When these campaign shots were first introduced to the pages of magazines such as Vogue etc world wide, a lot of people questioned Teller, Jacobs and Beckham for their almost crazy perception on the campaign, a lot of people also mocked it, however because of their ignorance to not looking any deeper into the campaign they missed a fantastic set shots, and more importantly missed the point of the campaign completely. I personally love these shots, and I think I will continue to be a fan of Juergen Teller's work for many years to come.

Friday, 20 March 2009

N a n   G o l d i n

Nan Goldin born in Washington, USA, later moved to Boston to attend a nearby high school in the leafy suburbs of Lexington. Her life would have been considered pretty normal up until her sister committed suicide in 1965, from then on Goldin made it her number one priority to photograph every precious moment in her life so that she would never forget them, for some her camera was considered 'the eye that did not forget'.

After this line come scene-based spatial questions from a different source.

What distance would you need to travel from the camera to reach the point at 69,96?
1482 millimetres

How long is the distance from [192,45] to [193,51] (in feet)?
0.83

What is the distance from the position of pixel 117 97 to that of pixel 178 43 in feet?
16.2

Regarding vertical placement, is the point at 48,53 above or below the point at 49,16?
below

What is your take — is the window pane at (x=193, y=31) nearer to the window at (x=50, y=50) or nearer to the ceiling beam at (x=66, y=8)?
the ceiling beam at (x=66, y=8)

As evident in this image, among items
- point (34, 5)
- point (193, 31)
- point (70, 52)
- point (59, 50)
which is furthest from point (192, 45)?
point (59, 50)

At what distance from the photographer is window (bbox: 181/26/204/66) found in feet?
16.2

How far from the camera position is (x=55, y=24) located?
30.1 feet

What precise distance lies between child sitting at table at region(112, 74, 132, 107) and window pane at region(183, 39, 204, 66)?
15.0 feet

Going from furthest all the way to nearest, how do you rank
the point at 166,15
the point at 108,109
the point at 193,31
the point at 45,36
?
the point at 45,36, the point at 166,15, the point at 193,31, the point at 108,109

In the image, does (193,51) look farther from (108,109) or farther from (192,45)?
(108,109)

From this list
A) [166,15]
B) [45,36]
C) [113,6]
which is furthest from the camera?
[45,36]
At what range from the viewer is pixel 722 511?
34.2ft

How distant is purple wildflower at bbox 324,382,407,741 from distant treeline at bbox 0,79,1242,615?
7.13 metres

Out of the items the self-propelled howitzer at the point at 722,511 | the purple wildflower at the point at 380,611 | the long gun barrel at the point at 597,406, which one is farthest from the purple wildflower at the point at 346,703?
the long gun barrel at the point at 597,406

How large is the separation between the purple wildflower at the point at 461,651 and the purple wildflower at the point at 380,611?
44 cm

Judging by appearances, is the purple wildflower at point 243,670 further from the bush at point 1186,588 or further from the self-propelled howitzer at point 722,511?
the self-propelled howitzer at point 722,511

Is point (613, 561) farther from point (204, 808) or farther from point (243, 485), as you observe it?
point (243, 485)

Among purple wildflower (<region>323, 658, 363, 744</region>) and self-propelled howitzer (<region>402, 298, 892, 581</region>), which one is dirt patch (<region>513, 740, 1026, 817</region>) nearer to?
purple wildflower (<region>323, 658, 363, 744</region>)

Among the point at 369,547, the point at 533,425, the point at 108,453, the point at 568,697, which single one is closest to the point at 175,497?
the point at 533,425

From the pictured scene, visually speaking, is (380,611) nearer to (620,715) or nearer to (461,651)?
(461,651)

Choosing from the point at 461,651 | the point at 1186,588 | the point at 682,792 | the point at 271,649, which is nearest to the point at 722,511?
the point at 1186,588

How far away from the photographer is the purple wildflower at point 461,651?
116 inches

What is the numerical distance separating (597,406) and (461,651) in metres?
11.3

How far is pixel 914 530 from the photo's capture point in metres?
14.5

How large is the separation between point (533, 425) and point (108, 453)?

With some of her friends Goldin then continued to delve into the world around her, contacting members of the gay/lesbian/transvestite community in Boston and documenting their lives in different ways, her first solo work stemmed from these contacts and propelled her after finishing University into moving to New York and continuing your documentary work on the gay and transvestite community. 

Once Goldin moved to New York in the late 1970's/early 1980's her photographic work really began to take shape, no moment too graphic, no moment too raw was to be missed, and it was this limitless approach to photography that really made Goldin's work stand out. The viewer of Goldin's work gets an intimate look into the private lives of the most exciting and wild characters in New York city at the time. Nan Goldin presented the every day life of her friends under the title 'The Ballad of Sexual Dependency'.

Nan Goldin presents her work through slideshows and organizes (and re-organizes ) according to her mood and emotions she is feeling towards the photographs she has taken. The main themes of her work in my opinion seem to be love, gender and sexuality, her work often features sexual acts and very graphic images, these however only make her work more fantastic as she photographed the reality of New York city in such a beautiful yet honest way. After drug issues in 1988 and the death of many of her close friends due to Aids, Goldin began to photograph again in her lifes own rhythm and produced various different other pieces of photography. 

I purposely chose Goldin to look at from the biography topics, I feel she has had the most interesting and diverse life, and her photography shows that in so many ways, I love the way she captured the reality and honesty of New York city's Gay and Transvestite life, much like diCorcia's work she has a way of bringing out the beauty in the not so pleasant truth. In particular I liked her photographs of Gay and transexual men which I found incredibly beautiful, something I feel other members of my course let pass them by because of their childish ignorance towards the gay and transexual community.